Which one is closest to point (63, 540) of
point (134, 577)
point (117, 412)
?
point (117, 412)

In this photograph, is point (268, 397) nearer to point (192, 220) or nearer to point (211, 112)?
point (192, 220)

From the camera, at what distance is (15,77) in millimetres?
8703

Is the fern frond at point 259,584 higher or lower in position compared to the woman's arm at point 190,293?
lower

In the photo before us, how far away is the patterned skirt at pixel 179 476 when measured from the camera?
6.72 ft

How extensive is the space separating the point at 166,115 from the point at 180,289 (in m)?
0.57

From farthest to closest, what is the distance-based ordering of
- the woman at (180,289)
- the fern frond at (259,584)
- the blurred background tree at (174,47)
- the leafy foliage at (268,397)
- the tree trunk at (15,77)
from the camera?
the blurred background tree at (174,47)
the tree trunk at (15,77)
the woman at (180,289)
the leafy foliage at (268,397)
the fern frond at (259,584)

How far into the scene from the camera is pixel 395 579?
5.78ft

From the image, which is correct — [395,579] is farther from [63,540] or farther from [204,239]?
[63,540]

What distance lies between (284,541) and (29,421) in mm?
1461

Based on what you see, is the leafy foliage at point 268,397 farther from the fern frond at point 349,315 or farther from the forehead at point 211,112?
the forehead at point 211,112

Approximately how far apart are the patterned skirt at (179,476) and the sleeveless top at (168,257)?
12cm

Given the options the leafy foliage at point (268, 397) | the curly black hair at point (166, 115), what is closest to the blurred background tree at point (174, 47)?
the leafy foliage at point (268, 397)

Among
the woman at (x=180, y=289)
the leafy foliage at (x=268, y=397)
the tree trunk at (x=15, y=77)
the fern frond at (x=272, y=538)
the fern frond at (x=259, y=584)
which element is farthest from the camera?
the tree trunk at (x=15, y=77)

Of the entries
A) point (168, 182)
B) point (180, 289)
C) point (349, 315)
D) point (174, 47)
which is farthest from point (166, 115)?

##############################

(Written problem): Can you copy, character for character, every line of the items from the line containing "Based on what" through the end of the items, both ends included?

(The solution):
Based on what you see, is the leafy foliage at point 268,397 farther from the fern frond at point 349,315 or farther from the forehead at point 211,112?
the forehead at point 211,112

Approximately how far apart are the patterned skirt at (179,476) and the sleeveless top at (168,257)?
12cm

Given the options the leafy foliage at point (268, 397) | the curly black hair at point (166, 115), what is closest to the blurred background tree at point (174, 47)?
the leafy foliage at point (268, 397)

Among
the woman at (x=180, y=289)
the leafy foliage at (x=268, y=397)
the tree trunk at (x=15, y=77)
the fern frond at (x=272, y=538)
the fern frond at (x=259, y=584)
which element is farthest from the camera?
the tree trunk at (x=15, y=77)

Of the entries
A) point (168, 182)
B) point (180, 289)
C) point (349, 315)
D) point (174, 47)
which is farthest from point (166, 115)?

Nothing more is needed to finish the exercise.